To get really good at anything you have
to like it for itself, and language is no exception. That's the reason
most foreigners in the U.S. never get even as proficient in "American"
(as the French and Chinese sometimes call our language) as the average
American. That's a pretty low standard.
How Long is Human History?
Are we near the beginning or the end of
human history? It's easy to imagine it either way: we could vanish next
year in a nuclear blast or an ebola plague, or our history could continue
for another 100,000 or a million years. The existential risks to the human
race on our planet are high enough that the odds for our being around
for the long term will be increased significantly when we have "backed
up" the human race on another planet.
As the world gets smaller everything is
being consolidated. What used to be local diversity is transforming into
a global monoculture. Crops are narrowing down to wheat, corn and rice,
and, increasingly, the same genetically engineered species world-wide.
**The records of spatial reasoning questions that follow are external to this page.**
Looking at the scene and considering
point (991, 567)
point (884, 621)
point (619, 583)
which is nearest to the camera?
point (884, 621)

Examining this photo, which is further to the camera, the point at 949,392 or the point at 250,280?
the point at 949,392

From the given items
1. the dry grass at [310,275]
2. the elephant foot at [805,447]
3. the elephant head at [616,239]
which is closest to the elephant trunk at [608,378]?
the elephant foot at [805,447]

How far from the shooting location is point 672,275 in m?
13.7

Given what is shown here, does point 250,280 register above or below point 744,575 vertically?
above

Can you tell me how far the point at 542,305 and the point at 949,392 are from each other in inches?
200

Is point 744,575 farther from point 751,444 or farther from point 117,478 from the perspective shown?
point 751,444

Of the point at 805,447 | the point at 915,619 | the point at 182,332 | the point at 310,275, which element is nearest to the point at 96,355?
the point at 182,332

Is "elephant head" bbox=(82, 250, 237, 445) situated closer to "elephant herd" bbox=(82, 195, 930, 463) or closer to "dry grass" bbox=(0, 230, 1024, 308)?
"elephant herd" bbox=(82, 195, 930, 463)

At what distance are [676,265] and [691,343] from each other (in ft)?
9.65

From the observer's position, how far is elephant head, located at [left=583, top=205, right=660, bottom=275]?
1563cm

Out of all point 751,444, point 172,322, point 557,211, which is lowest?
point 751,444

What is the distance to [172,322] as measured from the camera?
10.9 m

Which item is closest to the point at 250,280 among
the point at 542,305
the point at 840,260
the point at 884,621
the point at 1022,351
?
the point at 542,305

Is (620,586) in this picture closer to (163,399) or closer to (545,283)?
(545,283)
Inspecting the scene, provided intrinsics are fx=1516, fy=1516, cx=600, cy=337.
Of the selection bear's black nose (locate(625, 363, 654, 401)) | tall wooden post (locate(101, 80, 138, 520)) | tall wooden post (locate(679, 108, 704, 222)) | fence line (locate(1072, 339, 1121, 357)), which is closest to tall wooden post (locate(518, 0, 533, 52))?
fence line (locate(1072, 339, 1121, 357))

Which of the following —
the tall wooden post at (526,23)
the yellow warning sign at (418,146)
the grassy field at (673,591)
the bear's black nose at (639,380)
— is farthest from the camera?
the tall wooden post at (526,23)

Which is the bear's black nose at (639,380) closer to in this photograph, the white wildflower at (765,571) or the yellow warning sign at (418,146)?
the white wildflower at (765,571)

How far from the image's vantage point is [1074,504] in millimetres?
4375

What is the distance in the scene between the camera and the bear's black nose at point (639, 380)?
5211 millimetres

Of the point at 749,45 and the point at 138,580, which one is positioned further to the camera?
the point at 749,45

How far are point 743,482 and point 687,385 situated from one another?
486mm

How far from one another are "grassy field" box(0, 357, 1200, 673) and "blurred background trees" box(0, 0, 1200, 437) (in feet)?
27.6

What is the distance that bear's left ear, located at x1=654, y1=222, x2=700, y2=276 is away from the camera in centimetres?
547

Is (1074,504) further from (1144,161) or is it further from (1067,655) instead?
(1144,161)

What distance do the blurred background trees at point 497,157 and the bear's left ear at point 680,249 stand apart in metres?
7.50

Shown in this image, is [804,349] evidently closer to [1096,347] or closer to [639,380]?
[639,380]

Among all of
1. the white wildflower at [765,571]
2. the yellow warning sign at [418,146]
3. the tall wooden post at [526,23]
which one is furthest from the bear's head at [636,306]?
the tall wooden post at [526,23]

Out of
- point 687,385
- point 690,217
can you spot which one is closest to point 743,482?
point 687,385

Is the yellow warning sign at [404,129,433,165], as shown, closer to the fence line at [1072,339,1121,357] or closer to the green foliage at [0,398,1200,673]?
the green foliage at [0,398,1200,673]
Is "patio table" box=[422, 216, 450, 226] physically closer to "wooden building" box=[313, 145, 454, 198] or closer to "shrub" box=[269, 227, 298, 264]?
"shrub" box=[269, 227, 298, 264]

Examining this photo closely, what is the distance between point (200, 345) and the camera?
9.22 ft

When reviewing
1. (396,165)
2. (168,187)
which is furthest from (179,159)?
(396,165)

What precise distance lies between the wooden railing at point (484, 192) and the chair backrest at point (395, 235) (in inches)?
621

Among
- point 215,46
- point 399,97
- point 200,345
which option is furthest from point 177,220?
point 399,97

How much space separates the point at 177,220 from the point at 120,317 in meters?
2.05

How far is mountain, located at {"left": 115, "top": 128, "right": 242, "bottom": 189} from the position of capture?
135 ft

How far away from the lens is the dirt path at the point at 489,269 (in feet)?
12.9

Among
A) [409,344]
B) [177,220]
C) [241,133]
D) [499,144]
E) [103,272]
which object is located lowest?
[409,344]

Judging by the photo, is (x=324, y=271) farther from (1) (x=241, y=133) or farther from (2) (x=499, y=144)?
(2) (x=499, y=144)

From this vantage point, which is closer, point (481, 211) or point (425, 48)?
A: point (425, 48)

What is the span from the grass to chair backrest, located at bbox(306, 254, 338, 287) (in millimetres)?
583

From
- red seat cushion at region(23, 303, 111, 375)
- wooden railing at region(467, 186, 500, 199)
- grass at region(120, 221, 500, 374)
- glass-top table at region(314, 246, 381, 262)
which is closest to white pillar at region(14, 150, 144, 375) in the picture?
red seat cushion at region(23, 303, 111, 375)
Sports focuses on global mega-events rather than home-grown local ones.
A few huge Hollywood studios dominate the world-wide movie market, and
the same thing has happened in music. If you run a local arts organization,
the mantra you hear from your funders is "what is your plan for growth?"
Your non-artistic friends will assume that your quality is inferior if
you can't become an international superstar.
The common denominator is money, which is
increasingly making the world go 'round. Businesses are consolidating,
for increased economies of scale and increased brand and political clout.
Money, the life-blood of business, is ever more accepted as the primary
value in all fields. Celebrity, which can be easily monetarized, becomes
more valuable as our brain space consolidates. You are what you buy or
see on TV. The choices are diminishing.